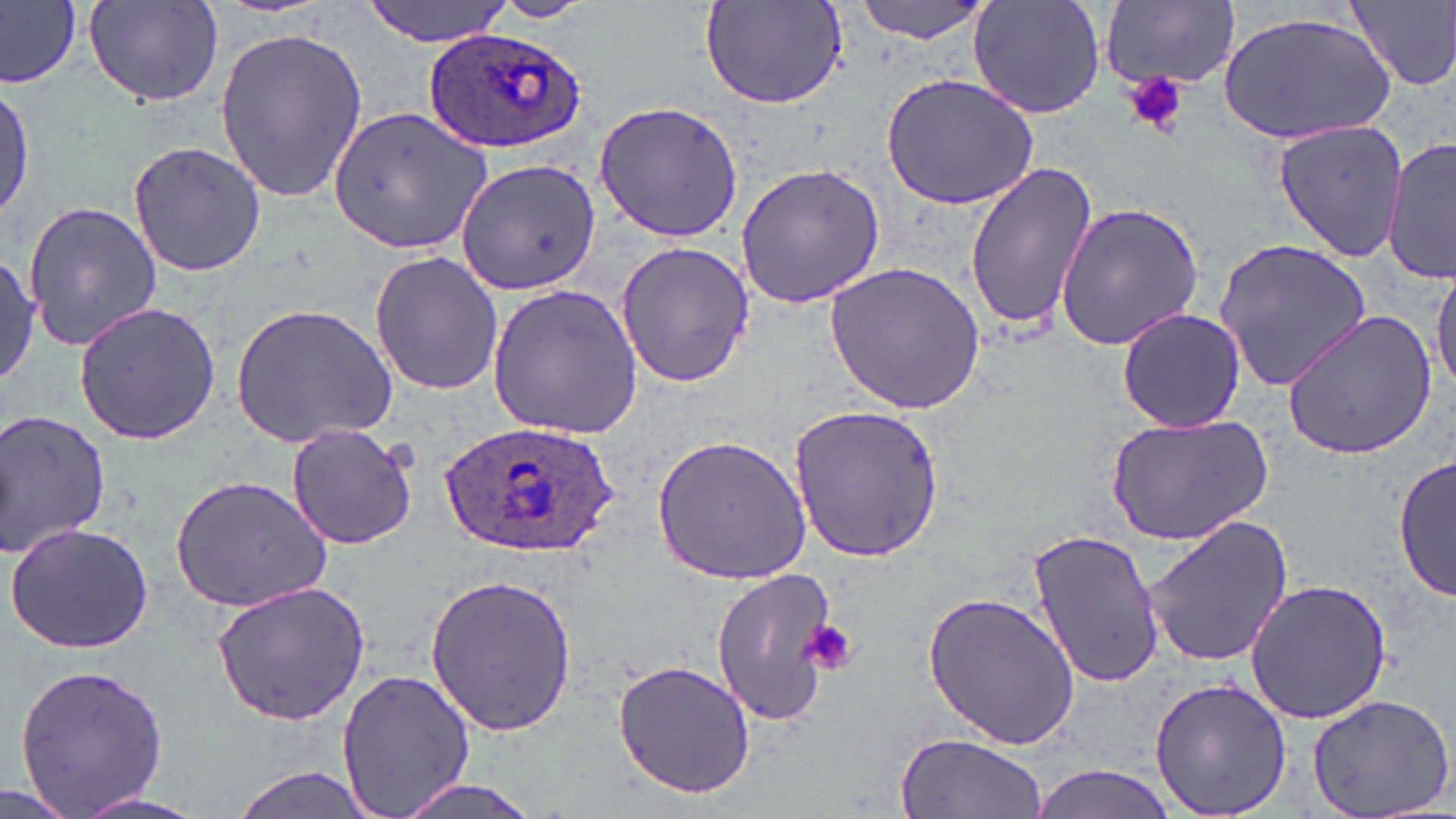

Approximate bounding boxes as (x1, y1, x2, y2) in pixels.
Plasmodium ovale-infected red blood cells: (426, 26, 588, 155), (434, 420, 622, 559).

Summary:
  - Uninfected red blood cell locations: (0, 0, 80, 90), (360, 0, 515, 46), (699, 0, 851, 111), (851, 0, 994, 43), (1349, 0, 1456, 90), (483, 1, 598, 24), (969, 1, 1104, 119), (83, 2, 225, 108), (1101, 2, 1238, 90), (1217, 10, 1396, 146), (213, 25, 369, 203), (882, 74, 1038, 209), (0, 77, 35, 224), (593, 99, 744, 241), (328, 104, 492, 255), (1272, 120, 1409, 264), (126, 140, 266, 278), (1384, 140, 1455, 286), (457, 159, 600, 294), (735, 162, 886, 309), (962, 162, 1098, 335), (23, 200, 161, 351), (1054, 200, 1205, 351), (1213, 239, 1372, 391), (615, 241, 753, 387), (370, 250, 504, 396), (0, 251, 39, 392), (823, 259, 985, 413), (1431, 262, 1456, 396), (486, 284, 643, 442), (73, 301, 221, 445), (229, 302, 399, 449), (1116, 307, 1246, 433), (1281, 310, 1437, 459), (788, 402, 946, 565), (0, 407, 110, 558), (1103, 411, 1275, 545), (286, 422, 417, 550), (651, 433, 811, 584), (1394, 450, 1454, 603), (169, 474, 333, 615), (1142, 514, 1294, 668), (4, 521, 156, 653), (1026, 527, 1166, 688), (710, 567, 841, 728), (423, 574, 581, 736), (1243, 579, 1394, 725), (210, 581, 371, 726), (921, 588, 1080, 752), (611, 658, 759, 800), (12, 661, 171, 817), (336, 667, 477, 819), (1150, 676, 1292, 819), (1305, 691, 1455, 819), (895, 731, 1048, 819), (229, 764, 380, 819), (1026, 764, 1184, 819), (387, 776, 549, 819), (2, 778, 77, 819), (67, 791, 211, 819)
  - Platelet locations: (1122, 72, 1192, 136), (800, 618, 857, 677)
  - Slide-level diagnosis: Plasmodium ovale
  - Image size: 1456×819 pixels
  - Modality: optical microscopy
  - Magnification: 1000x
  - Preparation: thin blood smear
  - Field of view: single
  - Stain: May-Grünwald-Giemsa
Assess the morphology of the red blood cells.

◆ Directions for this task
Pictures aside, retype the entries above exactly as they are.

◆ Exercise response
Approximate bounding boxes as (x1, y1, x2, y2) in pixels.
Plasmodium ovale-infected red blood cells: (426, 26, 588, 155), (434, 420, 622, 559).

Summary:
  - Uninfected red blood cell locations: (0, 0, 80, 90), (360, 0, 515, 46), (699, 0, 851, 111), (851, 0, 994, 43), (1349, 0, 1456, 90), (483, 1, 598, 24), (969, 1, 1104, 119), (83, 2, 225, 108), (1101, 2, 1238, 90), (1217, 10, 1396, 146), (213, 25, 369, 203), (882, 74, 1038, 209), (0, 77, 35, 224), (593, 99, 744, 241), (328, 104, 492, 255), (1272, 120, 1409, 264), (126, 140, 266, 278), (1384, 140, 1455, 286), (457, 159, 600, 294), (735, 162, 886, 309), (962, 162, 1098, 335), (23, 200, 161, 351), (1054, 200, 1205, 351), (1213, 239, 1372, 391), (615, 241, 753, 387), (370, 250, 504, 396), (0, 251, 39, 392), (823, 259, 985, 413), (1431, 262, 1456, 396), (486, 284, 643, 442), (73, 301, 221, 445), (229, 302, 399, 449), (1116, 307, 1246, 433), (1281, 310, 1437, 459), (788, 402, 946, 565), (0, 407, 110, 558), (1103, 411, 1275, 545), (286, 422, 417, 550), (651, 433, 811, 584), (1394, 450, 1454, 603), (169, 474, 333, 615), (1142, 514, 1294, 668), (4, 521, 156, 653), (1026, 527, 1166, 688), (710, 567, 841, 728), (423, 574, 581, 736), (1243, 579, 1394, 725), (210, 581, 371, 726), (921, 588, 1080, 752), (611, 658, 759, 800), (12, 661, 171, 817), (336, 667, 477, 819), (1150, 676, 1292, 819), (1305, 691, 1455, 819), (895, 731, 1048, 819), (229, 764, 380, 819), (1026, 764, 1184, 819), (387, 776, 549, 819), (2, 778, 77, 819), (67, 791, 211, 819)
  - Platelet locations: (1122, 72, 1192, 136), (800, 618, 857, 677)
  - Slide-level diagnosis: Plasmodium ovale
  - Image size: 1456×819 pixels
  - Modality: optical microscopy
  - Magnification: 1000x
  - Preparation: thin blood smear
  - Field of view: single
  - Stain: May-Grünwald-Giemsa
Assess the morphology of the red blood cells.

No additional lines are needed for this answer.